++++ TEXT BLOCK

The Tale of a Vintage Spacecraft That’ll Never Make it Home




 

By Sarah Scoles in Discover Magazine

 

Your mission, should you choose to accept it: Find and reanimate an ailing spacecraft, prevent it from hurtling into deep space, and guide it back to stable orbit near Earth. This setup could be the plot of a cheesy computer game, but it was actually the summer plan of a team of renegade spacemen.

The group of ambitious volunteer-engineers made contact with a 1970s spacecraft, downloaded its data, and attempted to shift its trajectory homeward. They wanted to resume the craft’s mission and siphon its data back down to Earth. Their initial plan, however, failed on Wednesday when they discovered the thrusters were out of juice—but in the wake of that setback they are altering, rather than abandoning, their plans.

Rocketry Reanimation

The craft is the International Sun-Earth Explorer (for better or worse, nicknamed ISEE-3)—launched in 1978, back in the good old days when NASA actually sent metal objects into space. ISEE-3 was designed to study the barrage of protons and electrons flowing from the sun, but scientists also steered it into the tail of Comet Giacobini-Zinner in 1985. Soon after, in 1987, NASA commanded it to fire its last thrusts, putting it into a wide solar orbit that wouldn’t whip it back near Earth until this year.

++++++++
++++ SUPPLIED MATERIAL

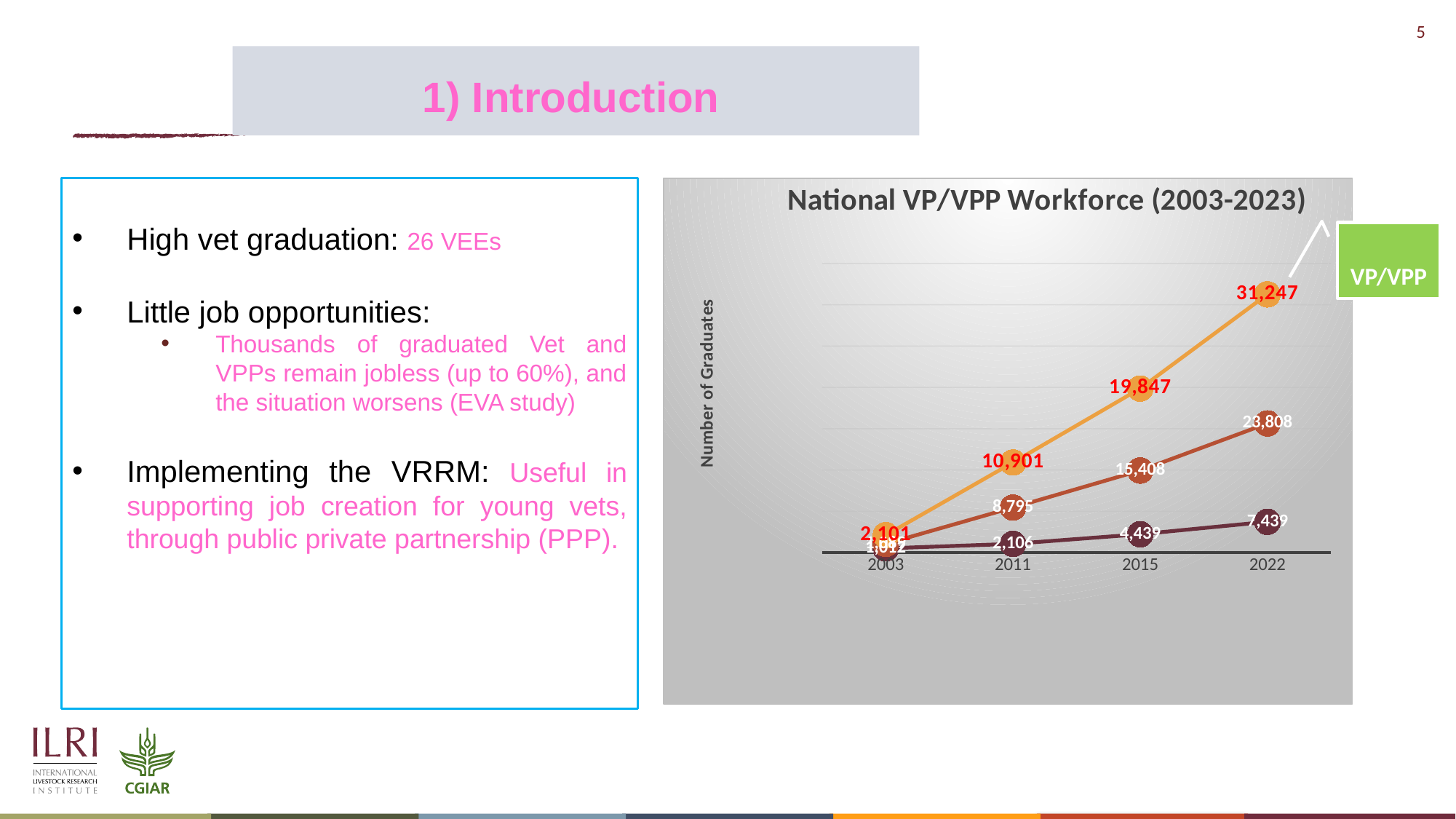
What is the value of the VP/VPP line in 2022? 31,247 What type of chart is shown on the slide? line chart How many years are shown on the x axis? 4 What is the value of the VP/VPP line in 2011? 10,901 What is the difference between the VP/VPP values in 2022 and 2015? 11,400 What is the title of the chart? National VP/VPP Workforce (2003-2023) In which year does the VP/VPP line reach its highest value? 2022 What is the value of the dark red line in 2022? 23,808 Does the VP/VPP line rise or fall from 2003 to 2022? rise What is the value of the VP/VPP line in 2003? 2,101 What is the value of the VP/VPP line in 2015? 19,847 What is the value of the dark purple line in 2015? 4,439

++++++++

• TASK SET:
- A) Decide whether each statement agrees with the ISEE-3 article: (i) ISEE-3 was launched in 1978. (ii) After finding the thrusters empty, the volunteer engineers abandoned their plans. (iii) ISEE-3 was steered into the tail of Comet Giacobini-Zinner in 1987. For each, answer yes or no and quote the deciding words.
- B) Carry on the ISEE-3 article from its last sentence.

• SOLVED PROBLEMS:
- A)
(i) Yes: "launched in 1978"
(ii) No: "they are altering, rather than abandoning, their plans"
(iii) No: "scientists also steered it into the tail of Comet Giacobini-Zinner in 1985"

- B)
Spaceflight engineer Robert Farquhar, who was on the original launch team, suggested at the time that on this 2014 approach, NASA could redirect the craft into Earth’s orbit. A space shuttle could collect it, pat it on the back, and bring it back home, where they could close out the mission and download the collective knowledge of the craft’s instruments.

Farquhar obviously couldn’t see into the future. In the real 2014, a) space shuttles live in museums, not in space, and b) NASA updated its communications system—the Deep Space Network (DSN)—15 years ago, meaning the agency now has no way to send commands to its older spacecraft. So though the DSN can detect transmissions from ISEE-3, it can’t send any to it.

A Better Future

While there’s some poetry to the idea of an antiquated craft drifting away into space, chattering radio waves and hearing nothing in return, Farquhar wanted more for ISEE-3. After finding the quiet radio pings, Farquhar learned that no one had pulled the power plug after the mission was officially over and, on top of that, some fuel was likely left in the tank. So he teamed up with a gang of engineers, software developers, and astronomy types to create the ISEE-3 Reboot Project. Two members—Keith Cowing, who runs the website NASA Watch (known for snarkily publishing internal memos and audit reports), and Dennis Wingo, the head of space engineering operation Skycorp—suggested a crowdfunding campaign.

Through the site Rockethub, the Reboot Project collected more than $160,000 in donations. Which they are making good use of: They not only had to write hardware-mimicking code that reached back in techno-time to speak ISEE-3′s language, they also—being a private project—need to pay for the time on the radio antennas that send commands and receive responses.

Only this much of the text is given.